## Work to do
Lay out every line of the entries below as a Markdown table with two columns, "Row" for the row number and "Text" for the line itself. Leave out blank lines.

## Given information
·····

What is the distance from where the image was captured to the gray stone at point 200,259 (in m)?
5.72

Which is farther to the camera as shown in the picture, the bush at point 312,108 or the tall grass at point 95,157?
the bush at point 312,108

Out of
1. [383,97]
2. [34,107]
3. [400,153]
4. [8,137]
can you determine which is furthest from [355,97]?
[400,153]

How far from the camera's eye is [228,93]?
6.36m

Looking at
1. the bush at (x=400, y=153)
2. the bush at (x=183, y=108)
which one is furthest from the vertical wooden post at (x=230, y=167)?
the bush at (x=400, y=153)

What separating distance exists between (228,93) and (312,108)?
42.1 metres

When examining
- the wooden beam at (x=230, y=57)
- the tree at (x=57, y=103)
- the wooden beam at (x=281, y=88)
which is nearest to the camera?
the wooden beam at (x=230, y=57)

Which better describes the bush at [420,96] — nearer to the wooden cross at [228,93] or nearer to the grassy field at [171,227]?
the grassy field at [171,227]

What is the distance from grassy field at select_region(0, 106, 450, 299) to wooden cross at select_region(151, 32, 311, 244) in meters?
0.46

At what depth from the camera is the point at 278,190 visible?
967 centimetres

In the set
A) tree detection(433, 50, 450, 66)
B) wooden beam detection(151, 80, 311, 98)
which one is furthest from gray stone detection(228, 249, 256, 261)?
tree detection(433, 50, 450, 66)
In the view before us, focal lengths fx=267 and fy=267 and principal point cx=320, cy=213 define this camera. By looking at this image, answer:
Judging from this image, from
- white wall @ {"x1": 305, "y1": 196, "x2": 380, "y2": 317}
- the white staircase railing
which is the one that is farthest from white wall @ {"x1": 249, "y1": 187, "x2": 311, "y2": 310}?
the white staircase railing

·····

## Task response
| Row | Text |
|---|---|
| 1 | What is the distance from where the image was captured to the gray stone at point 200,259 (in m)? |
| 2 | 5.72 |
| 3 | Which is farther to the camera as shown in the picture, the bush at point 312,108 or the tall grass at point 95,157? |
| 4 | the bush at point 312,108 |
| 5 | Out of |
| 6 | 1. [383,97] |
| 7 | 2. [34,107] |
| 8 | 3. [400,153] |
| 9 | 4. [8,137] |
| 10 | can you determine which is furthest from [355,97]? |
| 11 | [400,153] |
| 12 | How far from the camera's eye is [228,93]? |
| 13 | 6.36m |
| 14 | Looking at |
| 15 | 1. the bush at (x=400, y=153) |
| 16 | 2. the bush at (x=183, y=108) |
| 17 | which one is furthest from the vertical wooden post at (x=230, y=167)? |
| 18 | the bush at (x=400, y=153) |
| 19 | What separating distance exists between (228,93) and (312,108)? |
| 20 | 42.1 metres |
| 21 | When examining |
| 22 | - the wooden beam at (x=230, y=57) |
| 23 | - the tree at (x=57, y=103) |
| 24 | - the wooden beam at (x=281, y=88) |
| 25 | which is nearest to the camera? |
| 26 | the wooden beam at (x=230, y=57) |
| 27 | Which better describes the bush at [420,96] — nearer to the wooden cross at [228,93] or nearer to the grassy field at [171,227]? |
| 28 | the grassy field at [171,227] |
| 29 | What is the distance from grassy field at select_region(0, 106, 450, 299) to wooden cross at select_region(151, 32, 311, 244) in meters? |
| 30 | 0.46 |
| 31 | At what depth from the camera is the point at 278,190 visible? |
| 32 | 967 centimetres |
| 33 | In the set |
| 34 | A) tree detection(433, 50, 450, 66) |
| 35 | B) wooden beam detection(151, 80, 311, 98) |
| 36 | which one is furthest from gray stone detection(228, 249, 256, 261)? |
| 37 | tree detection(433, 50, 450, 66) |
| 38 | In the view before us, focal lengths fx=267 and fy=267 and principal point cx=320, cy=213 define this camera. By looking at this image, answer: |
| 39 | Judging from this image, from |
| 40 | - white wall @ {"x1": 305, "y1": 196, "x2": 380, "y2": 317} |
| 41 | - the white staircase railing |
| 42 | which is the one that is farthest from white wall @ {"x1": 249, "y1": 187, "x2": 311, "y2": 310}? |
| 43 | the white staircase railing |